§ **Kutipan Teks**:
###
Keterangan yang diterima dari Nabi Muhammad saw:
“Benarnya mahabbah itu ada dalam tiga perkara, yang pertama adalah bahwa seseorang memilih perkataan yang dicintainya dan mengakhirkan perkataan yang lainnya. Yang kedua adalah memilih kumpulan yang dicintainya dan mengakhirkan yang lainnya. Dan yang ketiga adalah sering memilih ridha yang dicintainya serta mengakhirkan ridha yang lainnya. Karena sebenar-benarnya siapa saja yang mencintai suatu perkara, maka orang tersebut jadi ‘abdinya perkara itu.”
Syeikh Yahya bin Mu’adz sudah berkata: “Satu timbangan biji sawi dari cinta kepada Allah itu lebih dicintai olehku, daripada ibadah selama tujuh puluh tahun.”
Ketika kita berbicara atau mengeluarkan perkataan, hendaknya perkataan tersebut adalah yang mengandung hikmah, atau dengan kata lain mengandung manfaat baik bagi dirinya maupun orang lain. Jangan sampai kita mengeluarkan perkataan-perkataan yang kotor serta tidak bermanfaat.
###
§ **Cuplikan Catatan**:
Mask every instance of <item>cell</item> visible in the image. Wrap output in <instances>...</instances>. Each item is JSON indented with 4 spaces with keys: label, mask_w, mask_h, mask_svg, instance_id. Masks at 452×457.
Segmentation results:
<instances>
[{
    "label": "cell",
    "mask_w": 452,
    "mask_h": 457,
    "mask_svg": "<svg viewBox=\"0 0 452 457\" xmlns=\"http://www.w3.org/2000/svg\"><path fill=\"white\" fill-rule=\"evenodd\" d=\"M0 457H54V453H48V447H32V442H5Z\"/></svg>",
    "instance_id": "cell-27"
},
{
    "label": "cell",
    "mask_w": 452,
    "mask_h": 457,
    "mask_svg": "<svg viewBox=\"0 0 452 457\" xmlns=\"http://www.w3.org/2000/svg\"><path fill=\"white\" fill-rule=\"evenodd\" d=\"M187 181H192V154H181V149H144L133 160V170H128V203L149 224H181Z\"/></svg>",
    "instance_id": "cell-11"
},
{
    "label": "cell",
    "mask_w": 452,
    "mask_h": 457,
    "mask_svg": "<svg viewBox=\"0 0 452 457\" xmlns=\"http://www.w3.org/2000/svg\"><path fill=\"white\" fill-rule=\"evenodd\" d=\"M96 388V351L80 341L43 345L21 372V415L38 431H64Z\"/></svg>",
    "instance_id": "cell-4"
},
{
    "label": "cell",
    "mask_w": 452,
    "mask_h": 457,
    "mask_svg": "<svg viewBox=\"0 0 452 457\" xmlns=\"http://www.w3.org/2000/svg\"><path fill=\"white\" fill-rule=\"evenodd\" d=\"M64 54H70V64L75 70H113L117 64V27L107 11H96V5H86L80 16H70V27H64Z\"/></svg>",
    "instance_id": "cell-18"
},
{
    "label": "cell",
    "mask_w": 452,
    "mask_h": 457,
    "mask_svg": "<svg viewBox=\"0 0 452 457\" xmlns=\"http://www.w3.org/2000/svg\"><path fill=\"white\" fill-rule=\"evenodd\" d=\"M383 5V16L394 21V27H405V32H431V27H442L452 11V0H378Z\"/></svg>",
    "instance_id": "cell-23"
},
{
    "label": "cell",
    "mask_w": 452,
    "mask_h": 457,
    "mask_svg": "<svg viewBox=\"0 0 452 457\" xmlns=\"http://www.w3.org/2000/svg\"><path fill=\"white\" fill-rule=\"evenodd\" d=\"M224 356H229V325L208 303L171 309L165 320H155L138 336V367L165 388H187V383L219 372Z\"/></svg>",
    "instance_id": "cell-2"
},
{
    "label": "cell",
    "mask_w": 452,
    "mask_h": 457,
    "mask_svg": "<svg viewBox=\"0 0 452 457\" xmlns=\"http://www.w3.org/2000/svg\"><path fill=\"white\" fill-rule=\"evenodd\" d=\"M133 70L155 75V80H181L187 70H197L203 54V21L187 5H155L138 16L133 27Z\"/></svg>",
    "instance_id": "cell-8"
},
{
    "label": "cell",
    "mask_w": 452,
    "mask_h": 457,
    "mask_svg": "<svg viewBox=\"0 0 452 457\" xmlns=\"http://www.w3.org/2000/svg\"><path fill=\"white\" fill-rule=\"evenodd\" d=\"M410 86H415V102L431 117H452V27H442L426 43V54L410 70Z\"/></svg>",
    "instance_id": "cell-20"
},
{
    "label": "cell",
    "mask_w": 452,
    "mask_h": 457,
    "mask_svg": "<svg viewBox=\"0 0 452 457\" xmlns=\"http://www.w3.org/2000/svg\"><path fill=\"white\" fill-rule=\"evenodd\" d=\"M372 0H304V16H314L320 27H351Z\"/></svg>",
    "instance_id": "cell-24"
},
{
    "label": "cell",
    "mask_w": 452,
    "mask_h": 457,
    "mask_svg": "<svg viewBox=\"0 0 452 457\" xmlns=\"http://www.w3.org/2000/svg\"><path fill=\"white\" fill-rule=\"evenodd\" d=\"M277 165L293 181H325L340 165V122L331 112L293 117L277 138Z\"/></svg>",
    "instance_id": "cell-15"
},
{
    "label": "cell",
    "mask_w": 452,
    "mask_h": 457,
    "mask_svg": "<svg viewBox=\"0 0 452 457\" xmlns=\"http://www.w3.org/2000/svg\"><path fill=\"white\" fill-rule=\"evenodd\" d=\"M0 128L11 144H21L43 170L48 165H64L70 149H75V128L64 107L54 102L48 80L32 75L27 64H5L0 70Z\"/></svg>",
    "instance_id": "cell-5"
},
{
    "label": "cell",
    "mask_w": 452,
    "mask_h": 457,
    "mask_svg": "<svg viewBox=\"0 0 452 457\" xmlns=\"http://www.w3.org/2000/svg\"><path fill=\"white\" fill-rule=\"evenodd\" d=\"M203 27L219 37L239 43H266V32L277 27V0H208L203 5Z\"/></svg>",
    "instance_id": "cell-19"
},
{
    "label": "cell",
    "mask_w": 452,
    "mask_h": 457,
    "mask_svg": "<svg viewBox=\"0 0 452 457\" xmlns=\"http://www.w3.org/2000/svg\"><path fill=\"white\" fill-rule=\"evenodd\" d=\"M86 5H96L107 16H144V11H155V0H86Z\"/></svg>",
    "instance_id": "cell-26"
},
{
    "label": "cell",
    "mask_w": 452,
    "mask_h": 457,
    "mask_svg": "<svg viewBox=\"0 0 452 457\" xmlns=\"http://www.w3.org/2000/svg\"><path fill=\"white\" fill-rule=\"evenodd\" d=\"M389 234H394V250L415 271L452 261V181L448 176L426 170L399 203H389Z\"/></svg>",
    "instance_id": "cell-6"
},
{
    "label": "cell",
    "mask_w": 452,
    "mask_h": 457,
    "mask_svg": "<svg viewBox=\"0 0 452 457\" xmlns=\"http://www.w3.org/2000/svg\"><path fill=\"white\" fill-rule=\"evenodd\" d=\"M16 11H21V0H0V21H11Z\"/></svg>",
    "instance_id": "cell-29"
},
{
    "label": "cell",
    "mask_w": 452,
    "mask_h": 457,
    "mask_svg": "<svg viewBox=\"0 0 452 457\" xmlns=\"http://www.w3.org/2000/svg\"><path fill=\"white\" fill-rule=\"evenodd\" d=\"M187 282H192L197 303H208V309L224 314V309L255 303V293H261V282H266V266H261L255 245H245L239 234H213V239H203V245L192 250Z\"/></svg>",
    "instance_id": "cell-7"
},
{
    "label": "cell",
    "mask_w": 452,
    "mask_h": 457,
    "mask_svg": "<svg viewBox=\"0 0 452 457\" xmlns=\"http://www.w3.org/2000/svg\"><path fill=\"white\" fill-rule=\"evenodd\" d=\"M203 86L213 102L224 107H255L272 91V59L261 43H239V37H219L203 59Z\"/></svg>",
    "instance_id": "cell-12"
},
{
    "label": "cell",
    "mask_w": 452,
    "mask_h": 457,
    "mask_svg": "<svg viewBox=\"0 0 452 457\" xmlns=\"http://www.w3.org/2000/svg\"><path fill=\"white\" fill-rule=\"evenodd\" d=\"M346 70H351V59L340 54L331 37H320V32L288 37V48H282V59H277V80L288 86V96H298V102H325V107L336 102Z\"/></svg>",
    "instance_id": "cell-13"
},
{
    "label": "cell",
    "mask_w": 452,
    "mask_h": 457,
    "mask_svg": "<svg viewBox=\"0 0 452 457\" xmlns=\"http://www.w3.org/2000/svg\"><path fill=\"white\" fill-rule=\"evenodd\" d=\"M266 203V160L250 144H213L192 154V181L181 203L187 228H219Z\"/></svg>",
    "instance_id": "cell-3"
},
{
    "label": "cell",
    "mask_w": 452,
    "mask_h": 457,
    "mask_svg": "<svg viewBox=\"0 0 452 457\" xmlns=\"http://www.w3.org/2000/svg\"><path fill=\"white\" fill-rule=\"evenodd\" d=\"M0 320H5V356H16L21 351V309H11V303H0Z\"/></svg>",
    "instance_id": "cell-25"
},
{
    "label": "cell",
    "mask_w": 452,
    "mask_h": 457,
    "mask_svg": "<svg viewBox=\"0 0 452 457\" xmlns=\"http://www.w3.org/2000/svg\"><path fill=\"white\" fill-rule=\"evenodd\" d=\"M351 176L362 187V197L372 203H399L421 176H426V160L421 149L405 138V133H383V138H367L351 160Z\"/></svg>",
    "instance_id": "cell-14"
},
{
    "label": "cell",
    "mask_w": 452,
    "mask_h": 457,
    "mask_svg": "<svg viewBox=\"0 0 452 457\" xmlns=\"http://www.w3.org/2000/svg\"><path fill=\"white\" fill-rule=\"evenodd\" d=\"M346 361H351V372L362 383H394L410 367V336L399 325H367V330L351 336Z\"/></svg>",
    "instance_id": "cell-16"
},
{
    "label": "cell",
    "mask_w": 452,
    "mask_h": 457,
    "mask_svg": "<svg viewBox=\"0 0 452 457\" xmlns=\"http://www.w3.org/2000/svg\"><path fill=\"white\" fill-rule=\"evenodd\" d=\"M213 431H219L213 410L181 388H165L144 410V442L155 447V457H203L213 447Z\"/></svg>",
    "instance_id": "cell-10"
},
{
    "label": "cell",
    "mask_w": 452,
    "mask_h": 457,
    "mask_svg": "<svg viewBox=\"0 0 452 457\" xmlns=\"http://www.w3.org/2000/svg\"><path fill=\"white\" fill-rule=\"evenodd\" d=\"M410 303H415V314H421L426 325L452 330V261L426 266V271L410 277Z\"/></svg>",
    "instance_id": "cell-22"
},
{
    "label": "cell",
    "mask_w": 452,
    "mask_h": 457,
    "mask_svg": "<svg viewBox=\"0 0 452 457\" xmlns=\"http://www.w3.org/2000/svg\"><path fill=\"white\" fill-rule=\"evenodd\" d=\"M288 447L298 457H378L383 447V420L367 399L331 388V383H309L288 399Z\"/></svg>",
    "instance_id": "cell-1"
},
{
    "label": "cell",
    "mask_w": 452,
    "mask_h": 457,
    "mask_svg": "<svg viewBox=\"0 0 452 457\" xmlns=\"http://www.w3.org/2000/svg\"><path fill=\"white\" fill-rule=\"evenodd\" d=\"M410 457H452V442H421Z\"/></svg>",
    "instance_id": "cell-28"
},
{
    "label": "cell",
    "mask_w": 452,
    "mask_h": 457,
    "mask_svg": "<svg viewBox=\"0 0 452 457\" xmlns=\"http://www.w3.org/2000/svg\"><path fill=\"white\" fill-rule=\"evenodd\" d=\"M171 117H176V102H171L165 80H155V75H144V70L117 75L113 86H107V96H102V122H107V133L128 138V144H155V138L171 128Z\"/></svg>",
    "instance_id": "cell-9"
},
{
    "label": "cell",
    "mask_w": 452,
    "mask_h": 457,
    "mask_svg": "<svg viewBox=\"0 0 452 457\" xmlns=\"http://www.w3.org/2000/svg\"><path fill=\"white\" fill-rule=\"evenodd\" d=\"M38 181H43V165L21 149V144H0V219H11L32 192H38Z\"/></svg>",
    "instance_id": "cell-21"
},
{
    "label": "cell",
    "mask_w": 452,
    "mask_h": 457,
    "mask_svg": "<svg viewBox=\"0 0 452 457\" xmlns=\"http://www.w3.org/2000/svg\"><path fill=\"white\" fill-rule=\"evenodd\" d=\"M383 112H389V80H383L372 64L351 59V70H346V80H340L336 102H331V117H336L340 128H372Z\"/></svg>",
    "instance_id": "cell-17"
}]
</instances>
###
§ **Tugas dan Latihan**:
1. Jawab pertanyaan berikut berdasarkan teks tentang mahabbah:
(a) Menurut keterangan dari Nabi Muhammad saw, benarnya mahabbah ada dalam berapa perkara?
(b) Menurut Syeikh Yahya bin Mu’adz, satu timbangan biji sawi dari cinta kepada Allah lebih dicintainya daripada apa?
(c) Perkataan seperti apa yang hendaknya dikeluarkan ketika berbicara?
2. Lanjutkan teks tentang mahabbah mulai dari sesudah kalimat terakhirnya.
Materi tersebut berdiri sendiri, terpisah dari teks tentang mahabbah.

§ **Jawaban Setiap Tugas**:
1.
(a) Tiga perkara.
(b) Daripada ibadah selama tujuh puluh tahun.
(c) Perkataan yang mengandung hikmah, atau mengandung manfaat baik bagi dirinya maupun orang lain.

2.
Kita juga harus bergaul dan berkumpul bersama orang-orang yang berilmu, dan mengambil hikmah dan manfaat dari mereka. Karena orang yang berilmu itu dimulyakan oleh Allah. Janganlah bergaul atau berkumpul bersama orang-orang yang senang melakukan ma’siyat, karena akan membawa madharat bagi kita.
Setiap orang hendaknya lebih mencintai Allah dari apapun, baik itu keluarganya, hartanya, jabatan, dan lain sebagainya. Allah lah yang menciptakan manusia dan seluruh makhluk yang ada, termasuk langit, bumi, malaikat, dan lain-lain. Oleh karena itu, alangkah anehnya ketika kita lebih mencintai makhluk-Nya daripada Allah swt.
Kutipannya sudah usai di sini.